During the podcast to which I was listening today, the interviewers used a video clip of some breaking news coverage. Now, there are two versions of this particular podcast, and, of course, I could have watched the video had I chosen the video version. In this case, I only had the audio of the interview. My brain filled in the blanks, however. I could imagine the scene very well, see the interview taking place in my head. It happened automatically, really, in a similar way to which my imagination fills in the blanks when I’m reading. I can see the version of what I think it looks like as clearly as if I were watching the actual video.
Sometimes, after listening to a certain correspondent for some time, I’ll have an image in my head of what they look like, and I’m surprised when I actually see a picture, because they look nothing like what I imagined.

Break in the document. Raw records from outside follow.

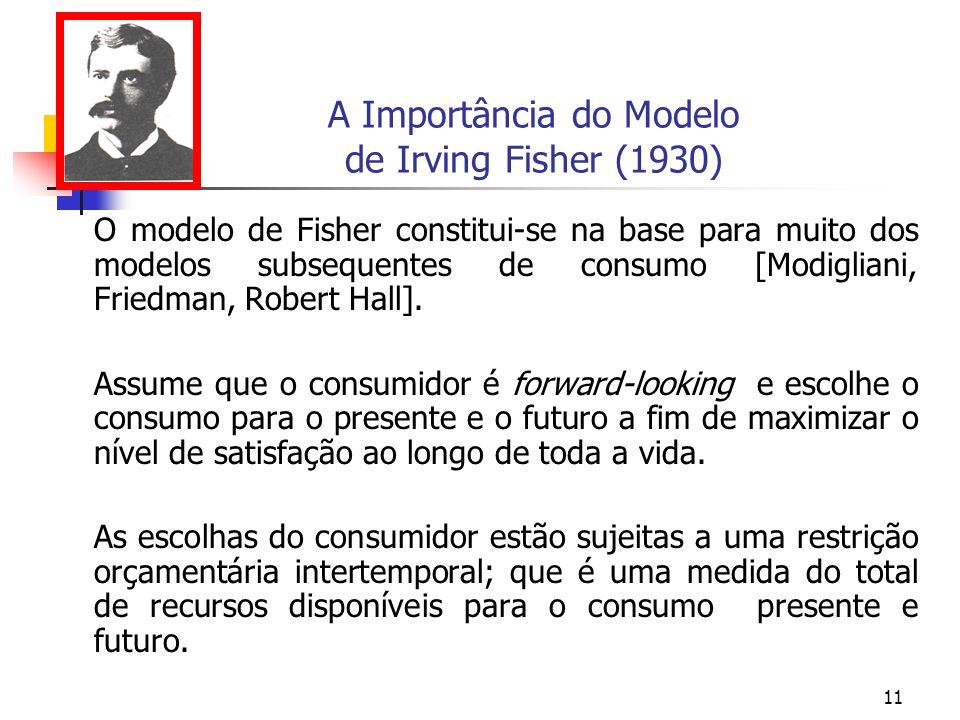 11 A Importância do Modelo de Irving Fisher (1930) O modelo de Fisher constitui-se na base para muito dos modelos subsequentes de consumo [Modigliani,
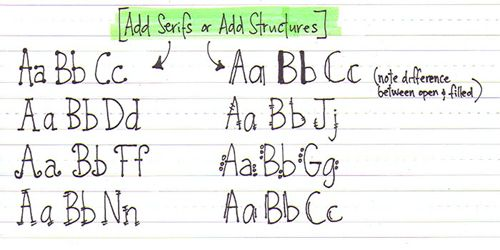 Come migliorare la vostra scrittura a mano - Cuore Handmade uk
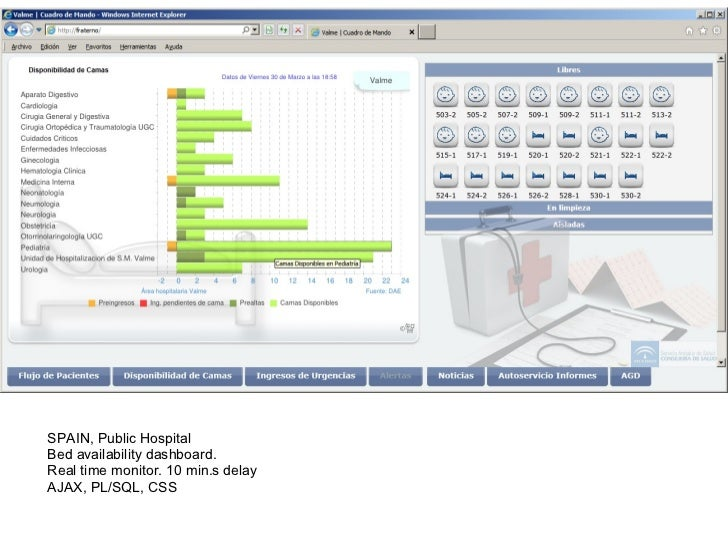 SPAIN, Public HospitalBed availability dashboard.Real time monitor. 10 min.s delayAJAX, PL/SQL, CSS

I like imaging these sorts of things, because I think it’s sort of like a muscle that needs to receive periodic exercise. I’m listening to an audiobook this week, in which, at the end of Part I, a homicide is committed (it’s a mystery novel). The author wrote just enough detail that I imagined the scene perfectly. I’m sort of scared to see the movie, because I think they’ll mess that up.
Something I’ve always admired about British television and film is that they tend to be much closer to stage productions. In theatre, we design sets and stage action so that there’s just enough seen on the stage to permit the audience to fill in what’s missing with their imaginations. If the scene I had just finished in the audiobook were staged in a play, for example, the gunshots might happen offstage. The actor might rush to a door, the other side of which is invisible to the audience, gasp, and stumble backward. The point is, the audience didn’t need to see the violence, and they don’t need to see the bloody scene that follows (which the author of the novel describes in great detail). They can imagine what it looks like, and staging the action that way encourages them to do so.

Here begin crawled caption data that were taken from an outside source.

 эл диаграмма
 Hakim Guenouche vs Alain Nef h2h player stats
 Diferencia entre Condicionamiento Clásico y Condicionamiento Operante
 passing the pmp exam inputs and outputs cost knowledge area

In British television and films, there is frequently a similar staging with violence and sexual activity, for example. We see enough to know what’s happening, without being explicitly shown every detail. American film and television bothers me because it wants to show, in as graphic a detail as possible, everything, from the facial expressions of the actors (a good thing) to all of the violent and sexual details of the story (not a good thing). More than gratuitous shock value, I think what bothers me the most is that it leaves nothing to the imagination.

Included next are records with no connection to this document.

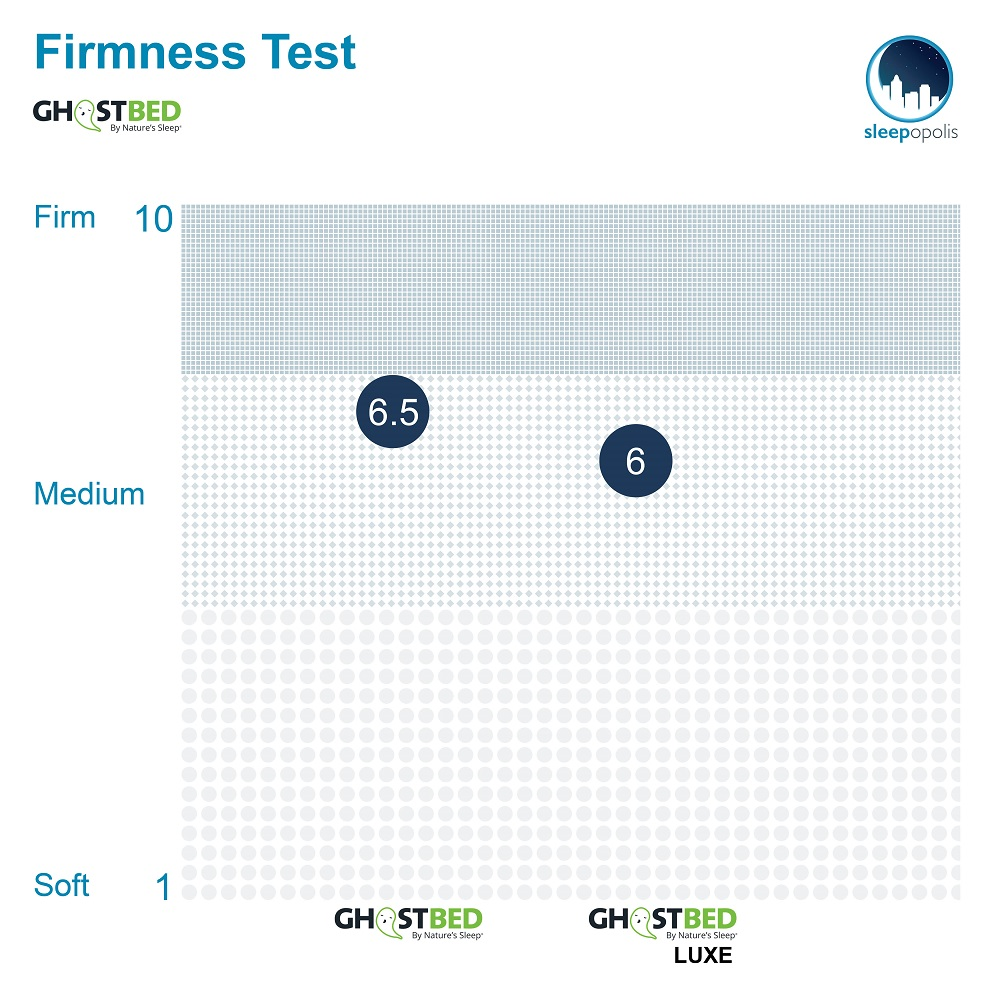 GhostBed Comparison Firmness Graph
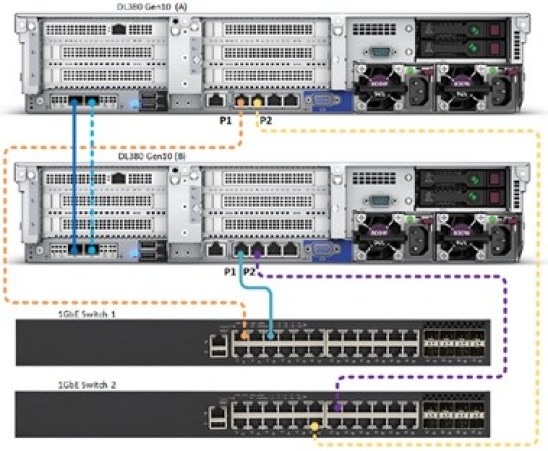 HPE Simplivity Networking Direct Connect cabling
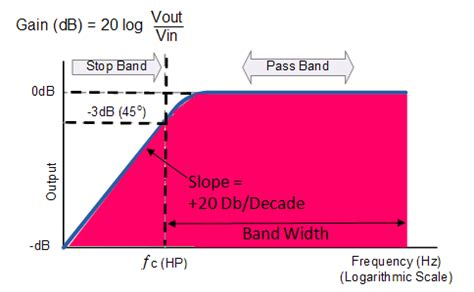 high pass filter response explain various types of high pass filters electronics post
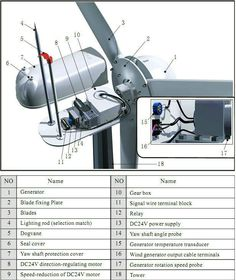 Windmill kitset shopping guide for non-commercial systems. Want to put together your own private wind powered generator that generates 100 % free electricity for you? Get started here.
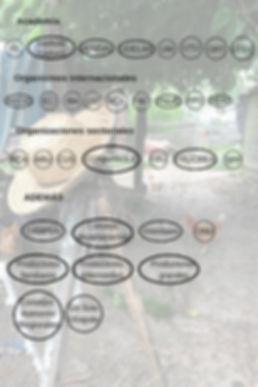 2-mapa-de-actores2-683x1024.jpg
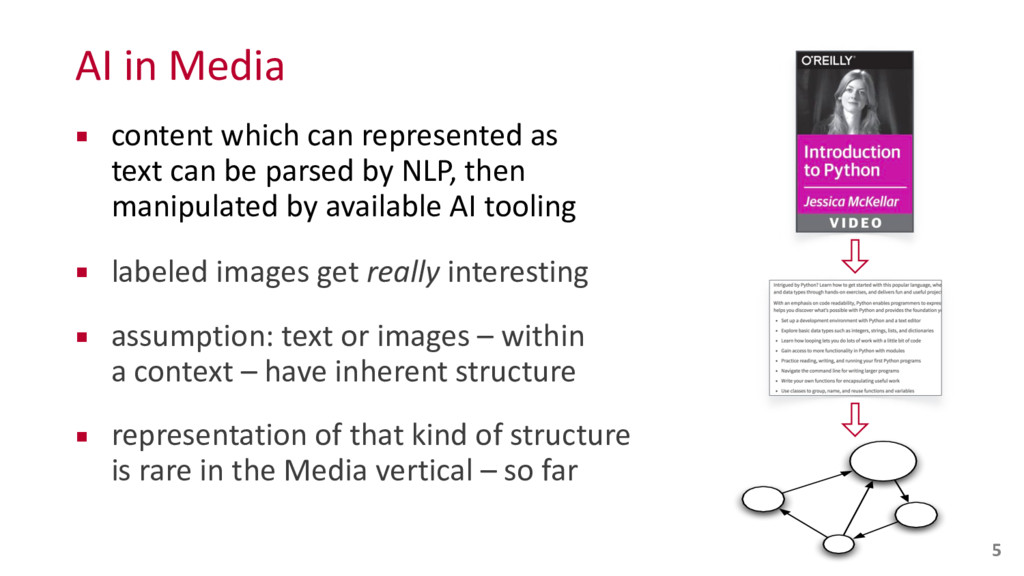 AI in Media ▪ content which can ...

I wonder if this contributes to the horribly unimaginative state of our society. It’s as though we must have everything shown to us. We can’t imagine anything for ourselves. Certainly, this must be a contributing factor to the illiterate nature of our culture. Many people, youth and adults alike, have lost the mental energy to read a story and imagine it visually in their heads, choosing instead to see it the way a different person envisioned the scene. Why choose to imagine events in war-torn nations when news media will show us all of the bloody details we can handle? Why imgaine sex when anyone can see other people engaging in the activity with a few mouse clicks to the “red light” district of the Internet?
We’re overloaded with images. Even setting the extreme examples I’ve just mentioned aside, we’re so addicted to seeing things through the eyes of others, that we forget that we have the ability to see those things on our own volition, as well. I’m not arguing that film-making is somehow less valid as a form of artistic expression, not at all. I just wonder what the effect would be if all visual media found creative ways to do what a stage production does: show us just enough that we can imagine the rest for ourselves?
I think we would find the muscles of our imaginations receiving a great workout. And I think that would be a good thing.